THINK TANK economists said yesterday fears that post-Brexit changes to financial services regulations could result in a ‘race to the bottom’ are “clearly nonsense.”
Earlier this week former business secretary Vince Cable warned that changes to the UK regime could risk a financial crash in a letter signed by a number of other economists.
But yesterday Julian Jessop, an economics fellow at the Institute of Economic Affairs, said “critics of post-Brexit reforms of financial services seem to believe that more regulation is usually better and whatever the EU decides is always best. This is clearly nonsense.”

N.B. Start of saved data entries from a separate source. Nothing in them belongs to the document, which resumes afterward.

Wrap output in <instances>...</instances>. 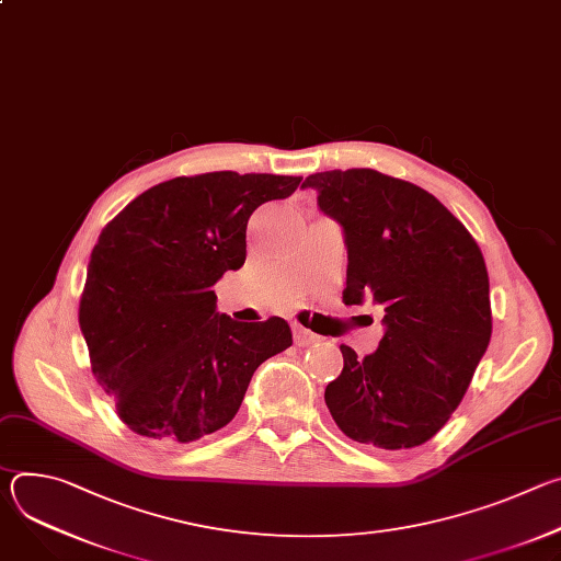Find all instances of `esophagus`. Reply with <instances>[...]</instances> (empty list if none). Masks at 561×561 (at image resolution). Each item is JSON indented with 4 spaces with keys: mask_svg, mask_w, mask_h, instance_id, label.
Wrapping results in <instances>:
<instances>
[{
    "mask_svg": "<svg viewBox=\"0 0 561 561\" xmlns=\"http://www.w3.org/2000/svg\"><path fill=\"white\" fill-rule=\"evenodd\" d=\"M293 335H295V344H297V346H310V344L319 342V337H317L314 333H310L308 329H304V327H299V324L293 327Z\"/></svg>",
    "mask_w": 561,
    "mask_h": 561,
    "instance_id": "obj_1",
    "label": "esophagus"
}]
</instances>
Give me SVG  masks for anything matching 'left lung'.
I'll list each match as a JSON object with an SVG mask.
<instances>
[{
  "label": "left lung",
  "instance_id": "1",
  "mask_svg": "<svg viewBox=\"0 0 561 561\" xmlns=\"http://www.w3.org/2000/svg\"><path fill=\"white\" fill-rule=\"evenodd\" d=\"M301 186L344 228V304L370 297L386 312L375 353L362 359L340 346L344 368L327 386V407L359 444L422 446L459 407L491 342L484 255L466 226L411 182L348 169L308 175Z\"/></svg>",
  "mask_w": 561,
  "mask_h": 561
}]
</instances>
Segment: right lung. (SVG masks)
I'll list each match as a JSON object with an SVG mask.
<instances>
[{
  "mask_svg": "<svg viewBox=\"0 0 561 561\" xmlns=\"http://www.w3.org/2000/svg\"><path fill=\"white\" fill-rule=\"evenodd\" d=\"M299 182L232 171L175 178L104 226L79 329L98 383L133 433L188 444L224 428L257 366L293 344L282 317L234 322L219 314L213 286L244 266L253 210L286 199Z\"/></svg>",
  "mask_w": 561,
  "mask_h": 561,
  "instance_id": "right-lung-1",
  "label": "right lung"
}]
</instances>
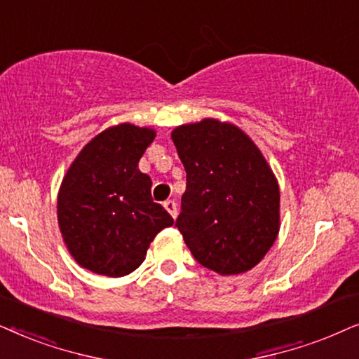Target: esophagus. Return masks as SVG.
I'll return each instance as SVG.
<instances>
[{
    "mask_svg": "<svg viewBox=\"0 0 359 359\" xmlns=\"http://www.w3.org/2000/svg\"><path fill=\"white\" fill-rule=\"evenodd\" d=\"M164 208L167 210V212L170 213L172 218L177 217V203L174 202V200H165V202H164Z\"/></svg>",
    "mask_w": 359,
    "mask_h": 359,
    "instance_id": "34e87169",
    "label": "esophagus"
}]
</instances>
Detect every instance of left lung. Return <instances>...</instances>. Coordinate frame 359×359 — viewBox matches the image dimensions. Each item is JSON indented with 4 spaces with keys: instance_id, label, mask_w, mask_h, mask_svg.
I'll return each instance as SVG.
<instances>
[{
    "instance_id": "obj_1",
    "label": "left lung",
    "mask_w": 359,
    "mask_h": 359,
    "mask_svg": "<svg viewBox=\"0 0 359 359\" xmlns=\"http://www.w3.org/2000/svg\"><path fill=\"white\" fill-rule=\"evenodd\" d=\"M187 172L175 226L195 259L222 276L259 264L279 233V185L251 137L205 118L172 131Z\"/></svg>"
}]
</instances>
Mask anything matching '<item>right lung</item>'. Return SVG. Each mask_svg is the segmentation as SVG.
<instances>
[{
  "instance_id": "right-lung-1",
  "label": "right lung",
  "mask_w": 359,
  "mask_h": 359,
  "mask_svg": "<svg viewBox=\"0 0 359 359\" xmlns=\"http://www.w3.org/2000/svg\"><path fill=\"white\" fill-rule=\"evenodd\" d=\"M154 137V130L130 123L108 128L80 151L62 180V238L74 259L95 274H130L157 233L174 224L162 205L152 202L151 177L137 169Z\"/></svg>"
}]
</instances>
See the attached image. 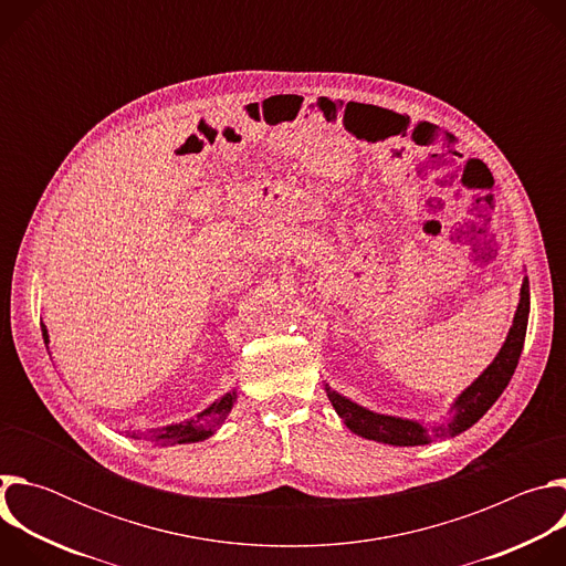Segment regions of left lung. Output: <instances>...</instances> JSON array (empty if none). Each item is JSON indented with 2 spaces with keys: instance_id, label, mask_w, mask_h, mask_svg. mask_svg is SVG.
I'll list each match as a JSON object with an SVG mask.
<instances>
[{
  "instance_id": "1",
  "label": "left lung",
  "mask_w": 566,
  "mask_h": 566,
  "mask_svg": "<svg viewBox=\"0 0 566 566\" xmlns=\"http://www.w3.org/2000/svg\"><path fill=\"white\" fill-rule=\"evenodd\" d=\"M528 308H531V295H528V277L522 282L520 291V304L513 317V327L506 336L504 347L500 349L497 358L483 369V374L459 394V398L452 402V419L446 426L439 428H426L419 421L398 419V417H385L376 415L367 408L356 406L354 400L340 396L327 385V396L332 400L334 410L345 421V426L369 441L389 443V446H426L443 437H457L459 432L474 426L483 415H486L493 402L502 396L506 385L511 382L515 367L520 363V354L526 338V325H528Z\"/></svg>"
}]
</instances>
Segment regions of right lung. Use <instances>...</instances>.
<instances>
[{
    "instance_id": "right-lung-1",
    "label": "right lung",
    "mask_w": 566,
    "mask_h": 566,
    "mask_svg": "<svg viewBox=\"0 0 566 566\" xmlns=\"http://www.w3.org/2000/svg\"><path fill=\"white\" fill-rule=\"evenodd\" d=\"M42 338H44V345L49 343V334H46V327L42 325ZM234 398L237 394L234 391H228L223 394L219 400H214L210 408H206L203 412H199L195 419H188L184 423H175V426H168V428H160V430H149L147 434H136V432H127L132 434L134 439H149L154 443H160V446H168V443H195V441H203L208 439L228 417V412L232 410L234 406Z\"/></svg>"
}]
</instances>
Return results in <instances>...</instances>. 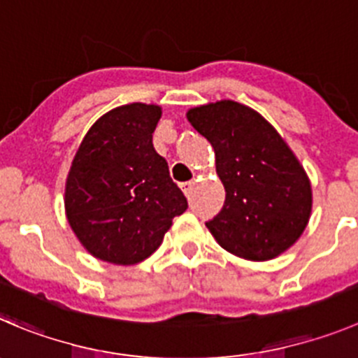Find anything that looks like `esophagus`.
Returning <instances> with one entry per match:
<instances>
[{
	"instance_id": "esophagus-1",
	"label": "esophagus",
	"mask_w": 358,
	"mask_h": 358,
	"mask_svg": "<svg viewBox=\"0 0 358 358\" xmlns=\"http://www.w3.org/2000/svg\"><path fill=\"white\" fill-rule=\"evenodd\" d=\"M180 187H182L183 194L190 196V192H192V189H194V182H183Z\"/></svg>"
}]
</instances>
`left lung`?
Returning a JSON list of instances; mask_svg holds the SVG:
<instances>
[{"mask_svg":"<svg viewBox=\"0 0 358 358\" xmlns=\"http://www.w3.org/2000/svg\"><path fill=\"white\" fill-rule=\"evenodd\" d=\"M215 152L226 189L224 206L206 222L222 249L250 262H268L306 229L313 190L302 164L255 109L219 100L187 113Z\"/></svg>","mask_w":358,"mask_h":358,"instance_id":"1","label":"left lung"}]
</instances>
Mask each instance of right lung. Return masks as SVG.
<instances>
[{"label":"right lung","mask_w":358,"mask_h":358,"mask_svg":"<svg viewBox=\"0 0 358 358\" xmlns=\"http://www.w3.org/2000/svg\"><path fill=\"white\" fill-rule=\"evenodd\" d=\"M162 109L134 102L100 116L73 157L65 212L90 255L115 265L152 256L187 210V198L155 152L152 134Z\"/></svg>","instance_id":"add662e5"}]
</instances>
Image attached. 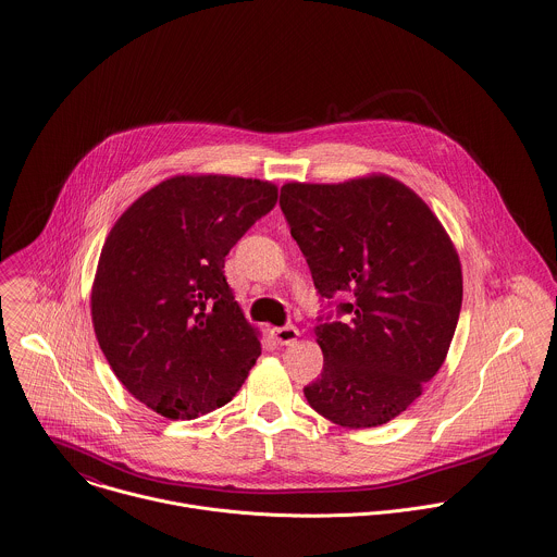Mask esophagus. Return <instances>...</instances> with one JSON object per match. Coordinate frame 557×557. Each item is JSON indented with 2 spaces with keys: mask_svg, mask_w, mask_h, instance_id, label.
Listing matches in <instances>:
<instances>
[{
  "mask_svg": "<svg viewBox=\"0 0 557 557\" xmlns=\"http://www.w3.org/2000/svg\"><path fill=\"white\" fill-rule=\"evenodd\" d=\"M273 336L280 345H293L299 336V330L295 325H284V327H275L273 330Z\"/></svg>",
  "mask_w": 557,
  "mask_h": 557,
  "instance_id": "esophagus-1",
  "label": "esophagus"
}]
</instances>
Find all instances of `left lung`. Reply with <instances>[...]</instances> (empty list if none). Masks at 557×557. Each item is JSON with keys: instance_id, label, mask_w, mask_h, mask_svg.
<instances>
[{"instance_id": "1", "label": "left lung", "mask_w": 557, "mask_h": 557, "mask_svg": "<svg viewBox=\"0 0 557 557\" xmlns=\"http://www.w3.org/2000/svg\"><path fill=\"white\" fill-rule=\"evenodd\" d=\"M280 208L317 293L336 319L314 327L321 376L308 405L347 429L387 424L444 364L463 297L446 230L405 183L372 174L345 183H286Z\"/></svg>"}]
</instances>
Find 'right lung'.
<instances>
[{
  "label": "right lung",
  "mask_w": 557,
  "mask_h": 557,
  "mask_svg": "<svg viewBox=\"0 0 557 557\" xmlns=\"http://www.w3.org/2000/svg\"><path fill=\"white\" fill-rule=\"evenodd\" d=\"M277 203L269 181L178 174L109 232L91 288L96 338L113 374L168 420L227 405L262 347L225 277V256Z\"/></svg>",
  "instance_id": "add662e5"
}]
</instances>
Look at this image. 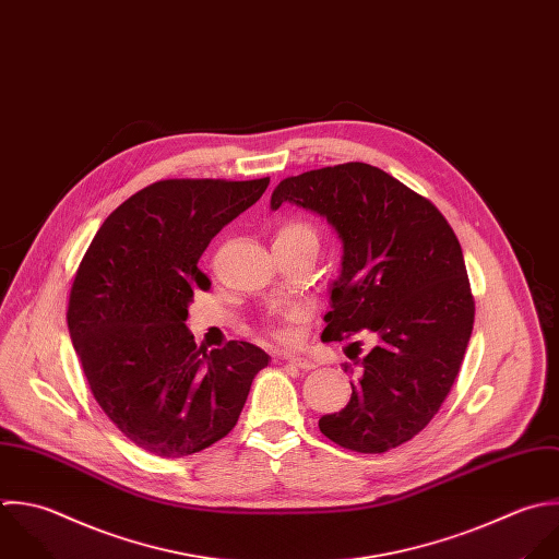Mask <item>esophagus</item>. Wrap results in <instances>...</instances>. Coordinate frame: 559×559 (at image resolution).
<instances>
[{"label":"esophagus","mask_w":559,"mask_h":559,"mask_svg":"<svg viewBox=\"0 0 559 559\" xmlns=\"http://www.w3.org/2000/svg\"><path fill=\"white\" fill-rule=\"evenodd\" d=\"M285 361L298 370H313L316 368V361L307 359V357H285Z\"/></svg>","instance_id":"34e87169"}]
</instances>
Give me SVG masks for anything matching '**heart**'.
I'll use <instances>...</instances> for the list:
<instances>
[{"mask_svg": "<svg viewBox=\"0 0 559 559\" xmlns=\"http://www.w3.org/2000/svg\"><path fill=\"white\" fill-rule=\"evenodd\" d=\"M283 239V237H307V239H313L318 241V233L311 224L307 222H287L278 228L276 233V239ZM302 318V311L300 309H285L281 313H276L272 320H270V333L276 337V340H287V324H294Z\"/></svg>", "mask_w": 559, "mask_h": 559, "instance_id": "b5f03b06", "label": "heart"}]
</instances>
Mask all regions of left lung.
<instances>
[{
	"instance_id": "left-lung-1",
	"label": "left lung",
	"mask_w": 559,
	"mask_h": 559,
	"mask_svg": "<svg viewBox=\"0 0 559 559\" xmlns=\"http://www.w3.org/2000/svg\"><path fill=\"white\" fill-rule=\"evenodd\" d=\"M283 202L326 217L344 243L322 340L377 337L350 403L322 416L320 431L357 453L396 449L440 412L471 342L475 298L462 246L433 202L368 163L285 178L270 204Z\"/></svg>"
}]
</instances>
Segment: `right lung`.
<instances>
[{"instance_id": "right-lung-1", "label": "right lung", "mask_w": 559, "mask_h": 559, "mask_svg": "<svg viewBox=\"0 0 559 559\" xmlns=\"http://www.w3.org/2000/svg\"><path fill=\"white\" fill-rule=\"evenodd\" d=\"M270 178L158 180L119 204L75 272L67 326L93 399L139 449L187 457L226 438L270 361L248 342L206 353L185 326L198 261Z\"/></svg>"}]
</instances>
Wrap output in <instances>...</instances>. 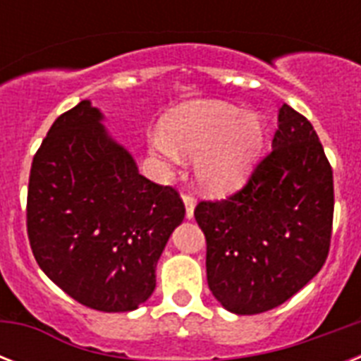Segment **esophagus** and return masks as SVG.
Wrapping results in <instances>:
<instances>
[{
	"label": "esophagus",
	"mask_w": 361,
	"mask_h": 361,
	"mask_svg": "<svg viewBox=\"0 0 361 361\" xmlns=\"http://www.w3.org/2000/svg\"><path fill=\"white\" fill-rule=\"evenodd\" d=\"M183 204H185V217L187 219H192L195 217V206H197V200L192 195H183Z\"/></svg>",
	"instance_id": "esophagus-1"
}]
</instances>
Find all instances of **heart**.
<instances>
[{
    "label": "heart",
    "mask_w": 361,
    "mask_h": 361,
    "mask_svg": "<svg viewBox=\"0 0 361 361\" xmlns=\"http://www.w3.org/2000/svg\"><path fill=\"white\" fill-rule=\"evenodd\" d=\"M147 144L164 166H174L181 157L195 159L200 189L225 197L249 180L262 152L264 123L258 114L232 104L195 101L172 110Z\"/></svg>",
    "instance_id": "1"
}]
</instances>
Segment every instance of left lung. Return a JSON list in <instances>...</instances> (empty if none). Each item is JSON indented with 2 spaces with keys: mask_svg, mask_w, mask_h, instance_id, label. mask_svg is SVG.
I'll return each mask as SVG.
<instances>
[{
  "mask_svg": "<svg viewBox=\"0 0 361 361\" xmlns=\"http://www.w3.org/2000/svg\"><path fill=\"white\" fill-rule=\"evenodd\" d=\"M206 274L231 313L258 314L302 290L324 266L334 221V172L313 125L283 104L271 152L240 192L200 202Z\"/></svg>",
  "mask_w": 361,
  "mask_h": 361,
  "instance_id": "1",
  "label": "left lung"
}]
</instances>
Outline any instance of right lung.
Wrapping results in <instances>:
<instances>
[{
	"label": "right lung",
	"mask_w": 361,
	"mask_h": 361,
	"mask_svg": "<svg viewBox=\"0 0 361 361\" xmlns=\"http://www.w3.org/2000/svg\"><path fill=\"white\" fill-rule=\"evenodd\" d=\"M92 101L54 121L31 163L27 236L39 268L76 302L135 311L185 206L153 183L103 125Z\"/></svg>",
	"instance_id": "add662e5"
}]
</instances>
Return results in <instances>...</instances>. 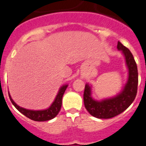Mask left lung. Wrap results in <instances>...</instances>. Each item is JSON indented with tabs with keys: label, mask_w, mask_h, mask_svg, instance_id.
<instances>
[{
	"label": "left lung",
	"mask_w": 146,
	"mask_h": 146,
	"mask_svg": "<svg viewBox=\"0 0 146 146\" xmlns=\"http://www.w3.org/2000/svg\"><path fill=\"white\" fill-rule=\"evenodd\" d=\"M117 49L122 50L125 55L126 64L129 70L128 83L124 90L116 97L102 102L94 100L90 96V88L85 85L84 91V104L87 111L94 117L99 119H110L120 114L133 102L137 96L138 86V71L133 56L129 50L118 41Z\"/></svg>",
	"instance_id": "obj_1"
}]
</instances>
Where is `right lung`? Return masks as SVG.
<instances>
[{
	"mask_svg": "<svg viewBox=\"0 0 146 146\" xmlns=\"http://www.w3.org/2000/svg\"><path fill=\"white\" fill-rule=\"evenodd\" d=\"M67 88V85H64L63 87L60 88L58 95L56 96V100L53 102L52 105L48 109L44 110V111H30V110H27L25 108L19 107L13 101L9 94V96L10 101L12 102L13 105L16 108L18 111H20L24 116H26V117L32 119V120L38 121V122H44V121L52 119L54 117H56L57 114L59 113L60 110H61V107H62V97H63V95Z\"/></svg>",
	"mask_w": 146,
	"mask_h": 146,
	"instance_id": "obj_1",
	"label": "right lung"
}]
</instances>
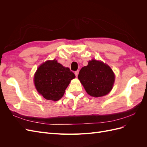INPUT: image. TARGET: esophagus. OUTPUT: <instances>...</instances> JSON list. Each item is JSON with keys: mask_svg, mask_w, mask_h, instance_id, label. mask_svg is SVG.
<instances>
[{"mask_svg": "<svg viewBox=\"0 0 147 147\" xmlns=\"http://www.w3.org/2000/svg\"><path fill=\"white\" fill-rule=\"evenodd\" d=\"M78 73H79V70L75 71V76L77 77V76H78Z\"/></svg>", "mask_w": 147, "mask_h": 147, "instance_id": "34e87169", "label": "esophagus"}]
</instances>
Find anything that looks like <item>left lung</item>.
Masks as SVG:
<instances>
[{"label":"left lung","mask_w":147,"mask_h":147,"mask_svg":"<svg viewBox=\"0 0 147 147\" xmlns=\"http://www.w3.org/2000/svg\"><path fill=\"white\" fill-rule=\"evenodd\" d=\"M78 78L88 94L98 97L109 93L115 81V75L110 67L95 59L82 68Z\"/></svg>","instance_id":"obj_1"}]
</instances>
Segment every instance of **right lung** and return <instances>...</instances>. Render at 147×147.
<instances>
[{
	"instance_id": "add662e5",
	"label": "right lung",
	"mask_w": 147,
	"mask_h": 147,
	"mask_svg": "<svg viewBox=\"0 0 147 147\" xmlns=\"http://www.w3.org/2000/svg\"><path fill=\"white\" fill-rule=\"evenodd\" d=\"M75 75L68 67L56 60L47 61L38 68L34 83L39 94L47 100L57 101L63 96L65 89Z\"/></svg>"
}]
</instances>
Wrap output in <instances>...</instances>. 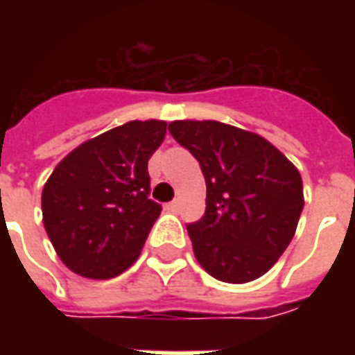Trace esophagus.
Returning <instances> with one entry per match:
<instances>
[{
  "mask_svg": "<svg viewBox=\"0 0 355 355\" xmlns=\"http://www.w3.org/2000/svg\"><path fill=\"white\" fill-rule=\"evenodd\" d=\"M165 209H167V211H171V213H177V211H178V201L177 200L169 201V203L165 205Z\"/></svg>",
  "mask_w": 355,
  "mask_h": 355,
  "instance_id": "34e87169",
  "label": "esophagus"
}]
</instances>
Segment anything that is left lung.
Segmentation results:
<instances>
[{
  "label": "left lung",
  "mask_w": 355,
  "mask_h": 355,
  "mask_svg": "<svg viewBox=\"0 0 355 355\" xmlns=\"http://www.w3.org/2000/svg\"><path fill=\"white\" fill-rule=\"evenodd\" d=\"M169 132L200 162L205 215L188 224L193 254L226 283L253 282L274 266L304 207L297 167L261 135L220 121H173Z\"/></svg>",
  "instance_id": "1"
}]
</instances>
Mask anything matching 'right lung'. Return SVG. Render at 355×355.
Segmentation results:
<instances>
[{
	"label": "right lung",
	"instance_id": "add662e5",
	"mask_svg": "<svg viewBox=\"0 0 355 355\" xmlns=\"http://www.w3.org/2000/svg\"><path fill=\"white\" fill-rule=\"evenodd\" d=\"M165 121H129L83 142L43 186V226L60 261L91 279L116 277L139 259L162 213L150 200L148 159Z\"/></svg>",
	"mask_w": 355,
	"mask_h": 355
}]
</instances>
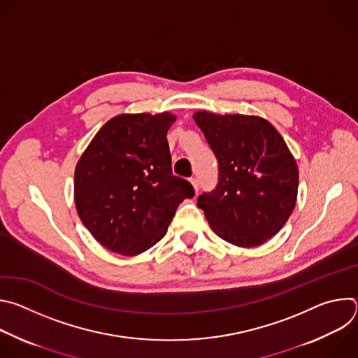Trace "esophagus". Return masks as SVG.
I'll list each match as a JSON object with an SVG mask.
<instances>
[{
  "label": "esophagus",
  "instance_id": "1",
  "mask_svg": "<svg viewBox=\"0 0 358 358\" xmlns=\"http://www.w3.org/2000/svg\"><path fill=\"white\" fill-rule=\"evenodd\" d=\"M189 181H191V184H192V187H194L195 192L198 194V180H196V178H191Z\"/></svg>",
  "mask_w": 358,
  "mask_h": 358
}]
</instances>
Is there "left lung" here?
<instances>
[{"mask_svg":"<svg viewBox=\"0 0 358 358\" xmlns=\"http://www.w3.org/2000/svg\"><path fill=\"white\" fill-rule=\"evenodd\" d=\"M218 160V184L196 206L224 241L252 248L275 236L289 220L299 171L279 131L259 116L194 113Z\"/></svg>","mask_w":358,"mask_h":358,"instance_id":"8db88e82","label":"left lung"}]
</instances>
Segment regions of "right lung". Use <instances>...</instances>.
Segmentation results:
<instances>
[{
  "label": "right lung",
  "mask_w": 358,
  "mask_h": 358,
  "mask_svg": "<svg viewBox=\"0 0 358 358\" xmlns=\"http://www.w3.org/2000/svg\"><path fill=\"white\" fill-rule=\"evenodd\" d=\"M176 116L119 115L101 127L76 164L75 203L93 238L134 257L166 234L192 185L173 176L167 131Z\"/></svg>",
  "instance_id": "right-lung-1"
}]
</instances>
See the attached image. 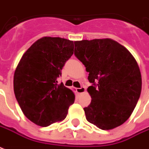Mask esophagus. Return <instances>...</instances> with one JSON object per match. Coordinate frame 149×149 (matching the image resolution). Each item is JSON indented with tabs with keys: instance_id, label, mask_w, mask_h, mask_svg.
<instances>
[{
	"instance_id": "esophagus-1",
	"label": "esophagus",
	"mask_w": 149,
	"mask_h": 149,
	"mask_svg": "<svg viewBox=\"0 0 149 149\" xmlns=\"http://www.w3.org/2000/svg\"><path fill=\"white\" fill-rule=\"evenodd\" d=\"M85 90H86V88L84 87H81L79 88H77V91L78 94H82V93L84 92Z\"/></svg>"
}]
</instances>
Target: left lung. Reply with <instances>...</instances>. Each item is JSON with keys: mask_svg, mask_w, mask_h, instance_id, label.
<instances>
[{"mask_svg": "<svg viewBox=\"0 0 149 149\" xmlns=\"http://www.w3.org/2000/svg\"><path fill=\"white\" fill-rule=\"evenodd\" d=\"M74 54L89 72L91 102L84 109L86 119L102 130L126 122L141 91L138 65L126 47L111 39L75 41Z\"/></svg>", "mask_w": 149, "mask_h": 149, "instance_id": "8db88e82", "label": "left lung"}]
</instances>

The government is looking at freeing up pensions funds to invest via changes to Solvency II regulations and has given the financial regulator a mandate to consider growth in its decisions.
Gerard Lyons, from the Centre for Policy Studies, said “the areas in which the UK is looking to diverge will enhance its and the sector’s international competitiveness, not weaken it” and said a better criticism was around the UK’s ambition in the area.
“The City and the wider financial services sector have made it clear it does not want a bonfire of regulations, likewise the Government has repeatedly committed to championing the highest standards. This should not be a concern. This is further helped by the UK having highly regarded regulators who carry weight on the international stage and often lead the debate in shaping regulations at a global level. In short, if any country can be innovative, and agile, while protecting the soundness of the sector – it is the UK,” he said.